What to work on:
Transcribe the records below exactly, leaving out any pictures.
*****
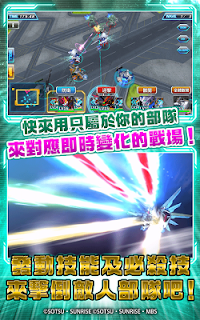 Screenshot 2: SD Gundam G Generation Revolution | Global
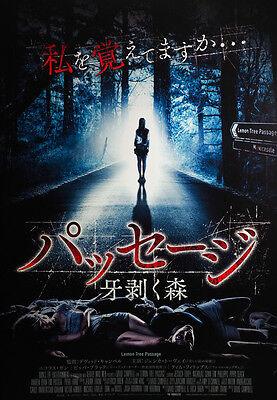Lemon Tree Passage 2015 Australia Japanese Chirashi Mini Movie Poster B5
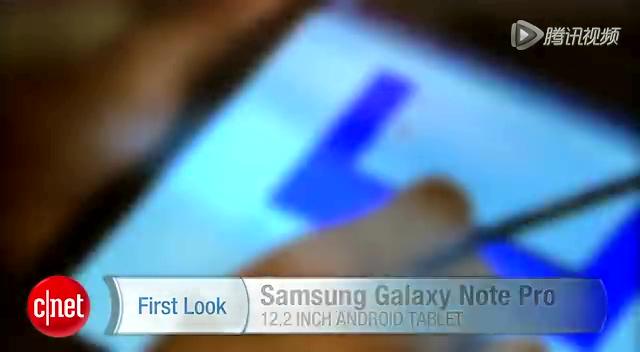 三星Galaxy+Note+Pro评测:无法完全代替笔记本截图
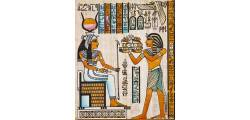 egip_0063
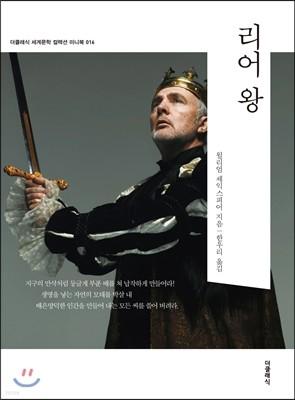 리어 왕 미니북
*****
Exercise answer:
 Screenshot 2: SD Gundam G Generation Revolution | Global
Lemon Tree Passage 2015 Australia Japanese Chirashi Mini Movie Poster B5
 三星Galaxy+Note+Pro评测:无法完全代替笔记本截图
 egip_0063
 리어 왕 미니북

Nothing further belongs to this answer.